Selaras dengan Bagus, salah seorang demonstran dari Unsoed yang bernama Hafizh berpendapat bahwa UU Ciptaker harus dicabut. Undang-undang ini dianggap merugikan posisi para pekerja. Alih-alih menjawab permasalahan dalam undang-undang sebelumnya, Undang-Undang Nomor 6 Tahun 2023 tentang Cipta Kerja ini justru dinilai mencederai hak-hak buruh.

“Secara umum, masyarakat Purwokerto ini mayoritas buruh, sadar tidak sadar. Nah, yang kita tuntut salah satunya adalah kenaikan upah minimum kabupaten Banyumas, yang itu relatif lebih rendah di seluruh kabupaten di provinsi Jawa Tengah. Itu yang jadi keresahan kita sebenernya. Kemudian yang kedua adalah, selain kenaikan upah minimum, kita juga menuntut melalui aksi kampanye ini ke semua pihak, termasuk masyarakat ataupun pegawai pemerintah daerah, khususnya Bupati Banyumas untuk berupaya menolak penerapan Perppu Ciptaker. Ini terus menjadi isu perburuhan yang utama. Jadi bukan hanya kenaikan UMR, bukan hanya tentang kesejahteraan buruh, tetapi secara konkret ada persoalan yang memang itu sangat komprehensif dan holistik mencakup semua aspek isu perburuhan yakni UU Cipta Kerja,” Tutur Hafizh Baihaqi.
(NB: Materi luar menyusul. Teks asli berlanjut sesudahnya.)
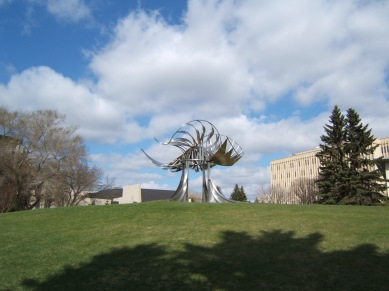 Prairie_Chicken_on_University_of_Calgary_campus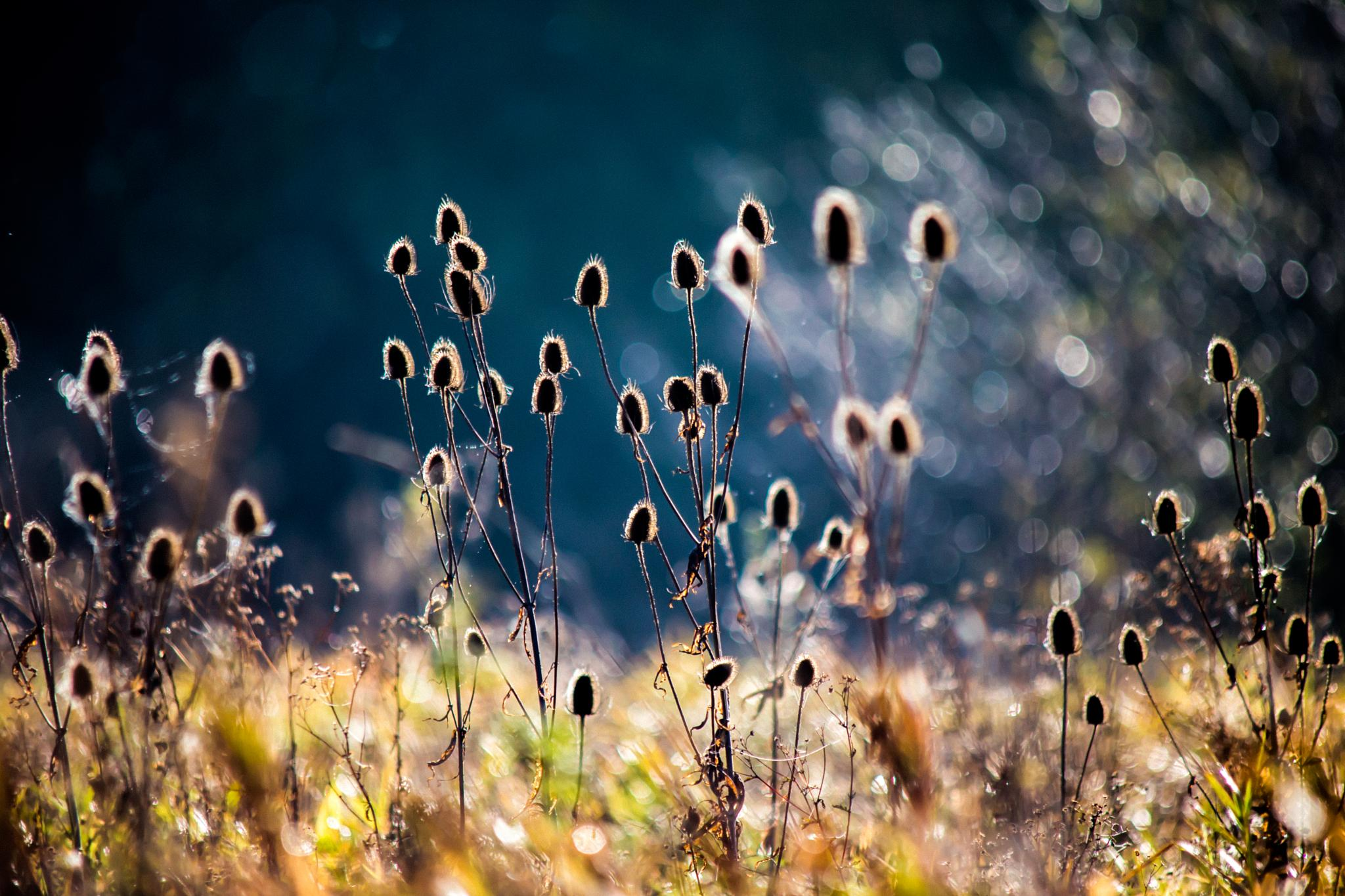 Teasels by MartinSwannell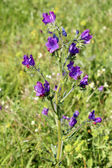 Echium plantagineum, commonly known as Purple Viper's Bugloss or Paterson's Curse — Stock Photo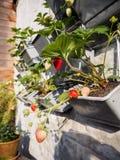 垂悬从草莓植物行的成熟和未成熟的草莓  库存照片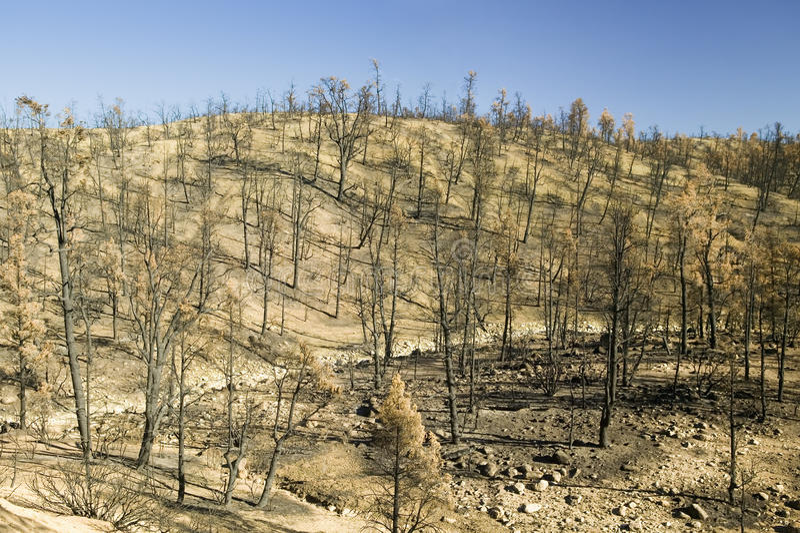 Vue des dégâts causés par le feu du feu de jour, 2006, le long de la route de vallée de Lockwood (près du MNT de pin et parc de F photo stock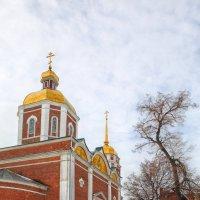 Христо-Рождественский храм :: Laborant Григоров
Selain isu perburuhan, mahasiswa juga gencar mendengungkan kasus-kasus yang melanda Pendidikan di Indonesia. Momentum hari pendidikan nasional ini mereka manfaatkan untuk mengangkat isu yang sedang hangat diperbincangkan selama beberapa hari ke belakang, yakni isu kenaikan UKT (Uang Kuliah Tunggal). Naiknya UKT setelah kebijakan pemerintah tentang SSBOPT (Sistem Standarisasi Biaya Operasional Perguruan Tinggi) tersebut dialami oleh kampus-kampus negeri di Indonesia, tak terkecuali Unsoed.
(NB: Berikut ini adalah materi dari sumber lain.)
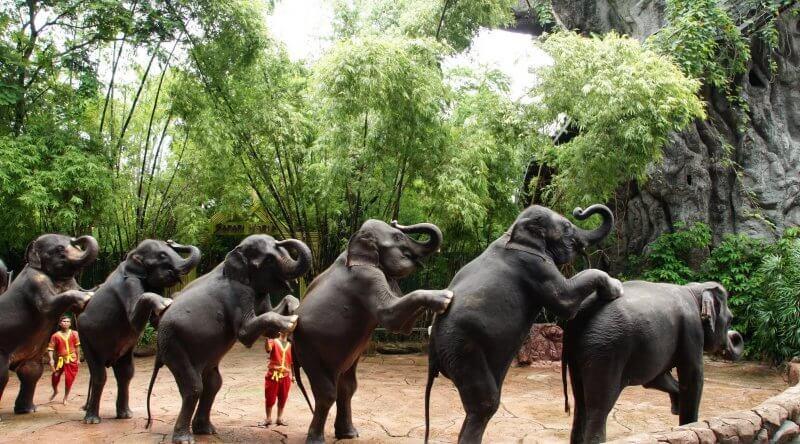 Слоны в сафари парке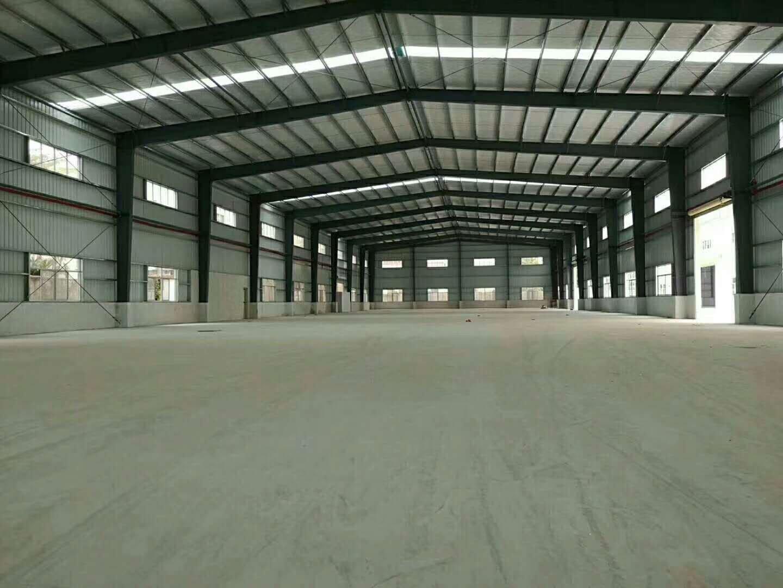 望牛墩新出单一层仓库3800㎡,滴水7米,空地超大,交通方便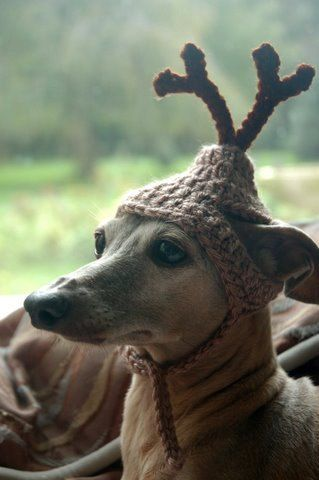 Oh my...a reindeer hat. But this dog looks quite pleased.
Menurut mereka, pendidikan adalah sesuatu yang seharusnya bisa diakses oleh semua kalangan. Para siswa yang baru lulus sudah sepantasnya bisa merasakan pendidikan universitas yang sama. Mereka menilai, pengangguran di Indonesia sangat banyak karena mereka tidak bisa mengenyam ilmu yang sesuai kebutuhan mereka karena tingginya biaya pendidikan di Indonesia.

“Secara filosofis, kita memahami bahwa pendidikan itu sebagian dari tujuan nasional kita. Di satu sisi, dua puluh persen alokasi dari anggaran pendapatan belanja negara itu memang dikhususkan melalui pendidikan. Nyatanya pedidikan kita masih, ternyata negara belum bisa menjamin pendidikan itu dapat diakses untuk semua kalangan. Kita tidak muluk-muluk berbicara soal pendidikan gratis. Tapi sebelum-sebelum itu kita berbicara soal pendidikan yang bisa diakses oleh semua kalangan, dan itu yang hilang dari negara kita, temen-temen,” tambah Hafizh.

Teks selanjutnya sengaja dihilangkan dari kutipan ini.